BP Boötis is a solitary variable star in the northern constellation of Boötes, near the northern constellation border with Draco. It is visible to the naked eye as a dim, white-hued star with an apparent visual magnitude that fluctuates around 5.48. The star is located 299 light years away from the Sun based on parallax, but is drifting closer with a radial velocity of −16 km/s.

The star, often called HD 140728 before it was known to be variable, was transferred from Boötes to Quadrans Muralis. Later, when the International Astronomical Union officially recognised constellations, Quadrans Muralis became obsolete, so this star was moved back to Boötes. In 1962, William Wehlau announced that the star's brightness varied, based on observations made from 1958 through 1960.

This is an Ap star with a stellar classification of A0 Vp Si Cr, showing abundance anomalies of silicon and chromium. It is an Alpha^{2} Canum Venaticorum variable that varies in brightness by 0.02 magnitude over a period of 1.3 days.
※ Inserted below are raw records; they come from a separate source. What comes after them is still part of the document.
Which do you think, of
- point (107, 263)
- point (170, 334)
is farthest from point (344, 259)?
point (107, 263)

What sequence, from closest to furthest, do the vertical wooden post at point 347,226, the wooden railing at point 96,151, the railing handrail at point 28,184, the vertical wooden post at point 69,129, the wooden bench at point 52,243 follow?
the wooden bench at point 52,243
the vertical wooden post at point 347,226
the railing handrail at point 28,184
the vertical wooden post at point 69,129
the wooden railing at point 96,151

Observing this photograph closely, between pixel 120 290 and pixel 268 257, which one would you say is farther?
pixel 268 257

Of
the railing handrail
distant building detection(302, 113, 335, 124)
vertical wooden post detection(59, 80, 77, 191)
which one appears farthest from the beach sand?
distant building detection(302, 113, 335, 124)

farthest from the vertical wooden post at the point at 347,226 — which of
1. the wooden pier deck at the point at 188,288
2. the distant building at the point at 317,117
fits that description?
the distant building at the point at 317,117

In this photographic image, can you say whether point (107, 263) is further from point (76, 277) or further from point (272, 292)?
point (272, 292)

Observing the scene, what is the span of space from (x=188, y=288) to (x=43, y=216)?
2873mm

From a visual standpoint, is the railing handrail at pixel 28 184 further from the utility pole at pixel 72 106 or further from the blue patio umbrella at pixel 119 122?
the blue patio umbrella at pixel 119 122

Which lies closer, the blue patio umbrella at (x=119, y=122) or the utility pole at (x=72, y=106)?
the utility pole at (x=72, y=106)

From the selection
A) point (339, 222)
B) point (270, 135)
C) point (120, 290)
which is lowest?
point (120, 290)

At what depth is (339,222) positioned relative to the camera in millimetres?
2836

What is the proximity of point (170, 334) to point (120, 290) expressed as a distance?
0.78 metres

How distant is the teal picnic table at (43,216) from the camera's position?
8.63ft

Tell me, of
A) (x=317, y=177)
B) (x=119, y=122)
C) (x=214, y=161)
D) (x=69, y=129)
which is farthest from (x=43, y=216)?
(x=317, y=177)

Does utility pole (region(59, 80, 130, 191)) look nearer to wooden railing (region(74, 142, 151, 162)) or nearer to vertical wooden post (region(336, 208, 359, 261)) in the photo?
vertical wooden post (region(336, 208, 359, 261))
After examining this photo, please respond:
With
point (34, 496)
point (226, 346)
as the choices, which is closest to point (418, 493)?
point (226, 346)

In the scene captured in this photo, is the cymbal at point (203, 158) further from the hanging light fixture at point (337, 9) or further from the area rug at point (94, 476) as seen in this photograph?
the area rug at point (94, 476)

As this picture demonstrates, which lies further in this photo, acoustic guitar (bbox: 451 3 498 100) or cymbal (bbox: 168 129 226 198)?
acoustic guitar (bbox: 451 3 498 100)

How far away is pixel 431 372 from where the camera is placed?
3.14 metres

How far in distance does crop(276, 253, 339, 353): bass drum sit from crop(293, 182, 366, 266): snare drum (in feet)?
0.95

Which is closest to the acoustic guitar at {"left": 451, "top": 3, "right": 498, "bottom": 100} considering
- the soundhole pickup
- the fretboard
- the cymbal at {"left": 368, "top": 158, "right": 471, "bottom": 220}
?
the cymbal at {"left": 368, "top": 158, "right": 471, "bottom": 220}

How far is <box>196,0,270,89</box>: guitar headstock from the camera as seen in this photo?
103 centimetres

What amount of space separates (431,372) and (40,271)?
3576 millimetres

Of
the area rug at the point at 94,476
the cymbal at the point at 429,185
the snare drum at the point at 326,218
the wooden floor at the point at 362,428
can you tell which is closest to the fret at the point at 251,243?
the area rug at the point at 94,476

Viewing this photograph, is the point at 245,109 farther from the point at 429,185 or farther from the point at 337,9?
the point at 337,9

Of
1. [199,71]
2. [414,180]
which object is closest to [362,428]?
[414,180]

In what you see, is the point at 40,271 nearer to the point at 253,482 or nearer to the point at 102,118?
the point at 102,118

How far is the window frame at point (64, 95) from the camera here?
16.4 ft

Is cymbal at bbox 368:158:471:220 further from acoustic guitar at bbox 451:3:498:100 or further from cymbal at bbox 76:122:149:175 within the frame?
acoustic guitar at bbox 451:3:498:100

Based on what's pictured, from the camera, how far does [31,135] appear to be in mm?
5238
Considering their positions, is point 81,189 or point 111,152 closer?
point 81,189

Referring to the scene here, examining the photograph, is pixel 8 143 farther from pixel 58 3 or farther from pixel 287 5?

The distribution of silicon across the surface appears to be associated with the magnetic field of the star, with depleted regions appearing around the magnetic poles.

BP Boötis is 170 million years old with a projected rotational velocity of 69 km/s, having a rotation period of 1.29557 days. It has 2.6 times the mass of the Sun and 2.7 times the Sun's radius. The star is radiating 65 times the luminosity of the Sun from its photosphere at an effective temperature of 9,954 K.